What has been the biggest challenge in your career so far?
Becoming a group leader and learning to manage a group of human beings that need to be treated differently so that the team works in an optimal collective manner.
What did you learn during your PhD and postdoc that helped prepare you for being a group leader? What were you unprepared for?
I learned to follow my own ideas without being scared of thinking differently, but always in interaction with my scientific environment. I enjoy very much in the Curie Institute that people are open to collaboration. I learned to always try to get the best from the people that surround me, including my PI and colleagues, as well as my students, postdocs, and technicians. I realized that the success of a research group should come from its diversity, so I try to be positive about the different ways of thinking and apprehending science others have. It took me some time and many managing mistakes to realize this, unfortunately!
“One should enjoy the research process itself more than get obsessed with obtaining results.”
What hobbies do you have?
I enjoy meeting different people through theater, books and movies. I like to cook for my family and friends. I usually say that this compensates for the experiments I stopped doing 10 years ago! I enjoy very much interacting with people in general. I love to swim in cold water.

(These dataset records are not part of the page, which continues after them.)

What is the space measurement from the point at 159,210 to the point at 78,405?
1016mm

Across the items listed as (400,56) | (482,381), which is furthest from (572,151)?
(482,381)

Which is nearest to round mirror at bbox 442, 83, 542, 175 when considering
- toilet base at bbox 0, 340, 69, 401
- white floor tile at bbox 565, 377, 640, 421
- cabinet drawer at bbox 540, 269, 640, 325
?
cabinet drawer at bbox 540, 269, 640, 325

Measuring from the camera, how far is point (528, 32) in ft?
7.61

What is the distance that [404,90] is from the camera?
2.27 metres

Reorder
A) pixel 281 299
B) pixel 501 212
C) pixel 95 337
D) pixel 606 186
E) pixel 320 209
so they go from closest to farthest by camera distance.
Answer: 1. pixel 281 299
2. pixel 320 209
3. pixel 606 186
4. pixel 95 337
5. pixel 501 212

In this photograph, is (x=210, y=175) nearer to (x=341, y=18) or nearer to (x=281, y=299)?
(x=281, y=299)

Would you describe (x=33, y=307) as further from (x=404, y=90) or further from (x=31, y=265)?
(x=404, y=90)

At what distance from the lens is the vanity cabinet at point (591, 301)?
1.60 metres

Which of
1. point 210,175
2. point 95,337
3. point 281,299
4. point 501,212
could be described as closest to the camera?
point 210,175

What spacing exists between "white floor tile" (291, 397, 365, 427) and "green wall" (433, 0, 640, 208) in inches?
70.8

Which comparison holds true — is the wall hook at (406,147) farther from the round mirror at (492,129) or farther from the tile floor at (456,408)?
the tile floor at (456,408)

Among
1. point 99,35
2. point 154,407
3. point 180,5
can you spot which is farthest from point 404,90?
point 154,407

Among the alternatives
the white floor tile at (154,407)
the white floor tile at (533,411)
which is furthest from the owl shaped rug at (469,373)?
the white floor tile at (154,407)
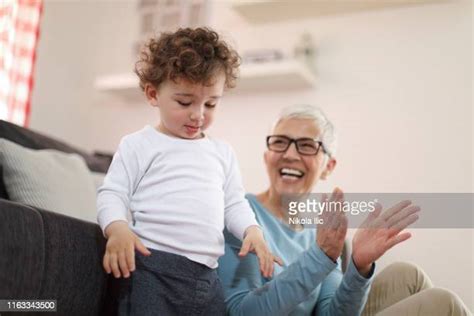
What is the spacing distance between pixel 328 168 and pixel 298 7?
123 centimetres

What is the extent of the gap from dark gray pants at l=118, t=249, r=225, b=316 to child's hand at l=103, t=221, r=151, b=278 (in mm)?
54

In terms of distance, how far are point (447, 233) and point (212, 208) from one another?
62 cm

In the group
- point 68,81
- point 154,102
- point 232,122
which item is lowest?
point 154,102

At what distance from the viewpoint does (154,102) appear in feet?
3.70

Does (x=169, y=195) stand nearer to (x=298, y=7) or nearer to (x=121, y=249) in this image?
(x=121, y=249)

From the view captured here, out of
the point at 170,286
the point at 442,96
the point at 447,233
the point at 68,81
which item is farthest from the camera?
the point at 68,81

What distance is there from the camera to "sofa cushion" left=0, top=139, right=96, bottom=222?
1.56m

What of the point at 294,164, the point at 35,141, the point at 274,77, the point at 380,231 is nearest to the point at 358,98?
the point at 274,77

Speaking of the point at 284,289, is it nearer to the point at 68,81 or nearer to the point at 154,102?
the point at 154,102

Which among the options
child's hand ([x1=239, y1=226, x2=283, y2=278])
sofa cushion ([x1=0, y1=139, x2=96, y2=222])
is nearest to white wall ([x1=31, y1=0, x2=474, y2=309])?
child's hand ([x1=239, y1=226, x2=283, y2=278])

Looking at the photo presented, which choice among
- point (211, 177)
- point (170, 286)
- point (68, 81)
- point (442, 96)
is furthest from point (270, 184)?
point (68, 81)

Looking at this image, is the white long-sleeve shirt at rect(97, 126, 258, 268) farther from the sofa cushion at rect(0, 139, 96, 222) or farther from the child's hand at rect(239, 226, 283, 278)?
the sofa cushion at rect(0, 139, 96, 222)

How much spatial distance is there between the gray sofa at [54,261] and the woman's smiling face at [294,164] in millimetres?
492

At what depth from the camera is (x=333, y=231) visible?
1.08 metres
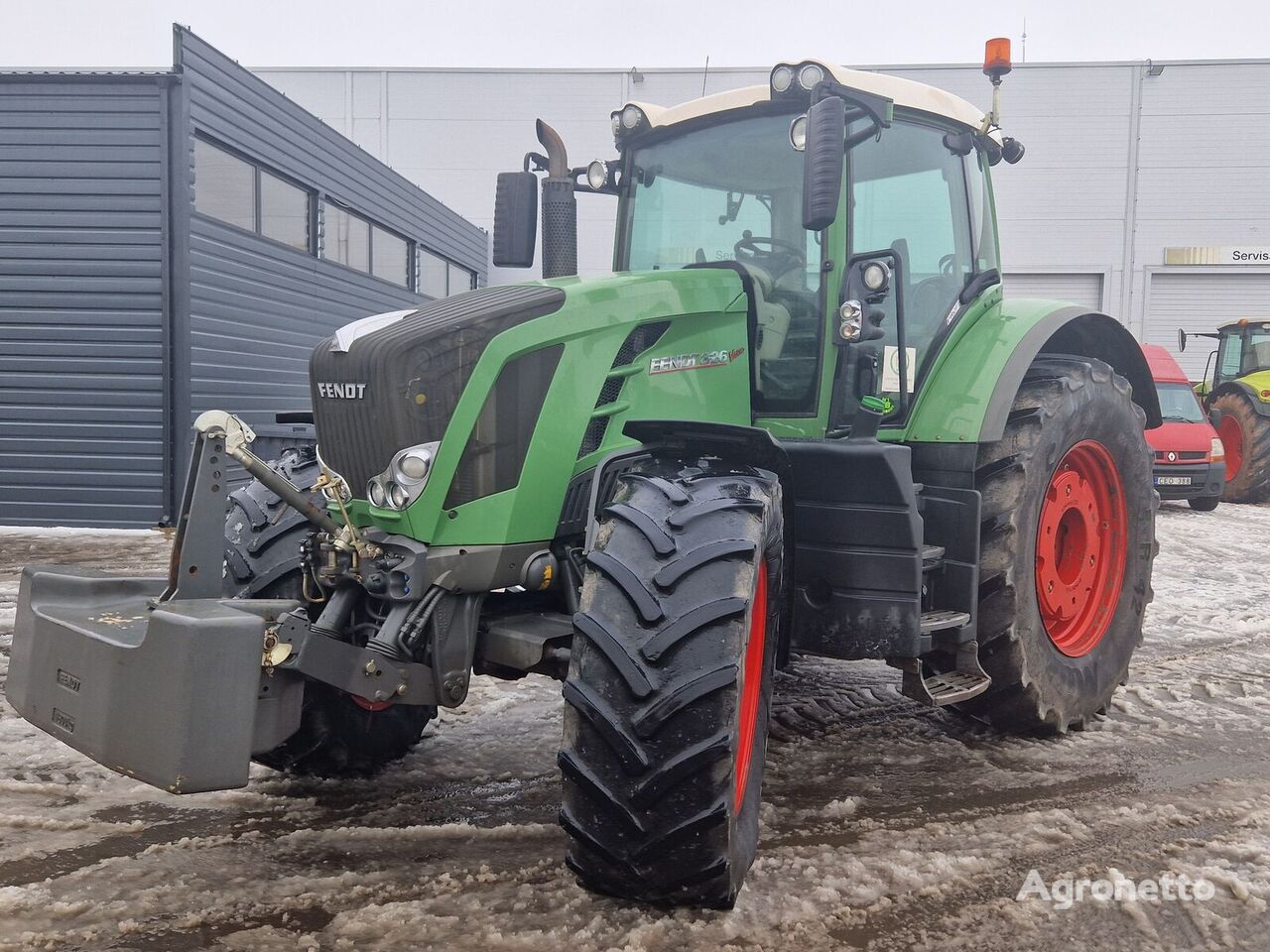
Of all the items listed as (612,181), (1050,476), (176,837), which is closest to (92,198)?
(612,181)

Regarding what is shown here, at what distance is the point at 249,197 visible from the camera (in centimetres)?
1117

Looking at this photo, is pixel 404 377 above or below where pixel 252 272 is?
below

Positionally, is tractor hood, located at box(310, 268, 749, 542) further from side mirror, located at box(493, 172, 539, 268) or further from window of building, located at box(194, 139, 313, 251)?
window of building, located at box(194, 139, 313, 251)

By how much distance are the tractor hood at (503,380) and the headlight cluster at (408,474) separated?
0.07 ft

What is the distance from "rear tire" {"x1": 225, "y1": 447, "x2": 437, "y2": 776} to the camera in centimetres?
343

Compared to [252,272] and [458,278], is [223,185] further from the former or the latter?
[458,278]

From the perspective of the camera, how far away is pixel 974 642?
362 cm

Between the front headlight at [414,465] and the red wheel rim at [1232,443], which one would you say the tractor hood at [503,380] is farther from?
the red wheel rim at [1232,443]

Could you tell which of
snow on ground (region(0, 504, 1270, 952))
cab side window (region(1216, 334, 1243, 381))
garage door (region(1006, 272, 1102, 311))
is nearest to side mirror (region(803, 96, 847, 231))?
snow on ground (region(0, 504, 1270, 952))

What is the best advice you have been given?
To experience research on an everyday basis, to valorize every small result that makes you move on (or sometimes move back!). One should enjoy the research process itself more than get obsessed with obtaining results, as those come naturally if the process is properly carried out.
Any tips for a successful research career?
Find your own path with no fear of being different. Take the best from the people you work with and enjoy every step!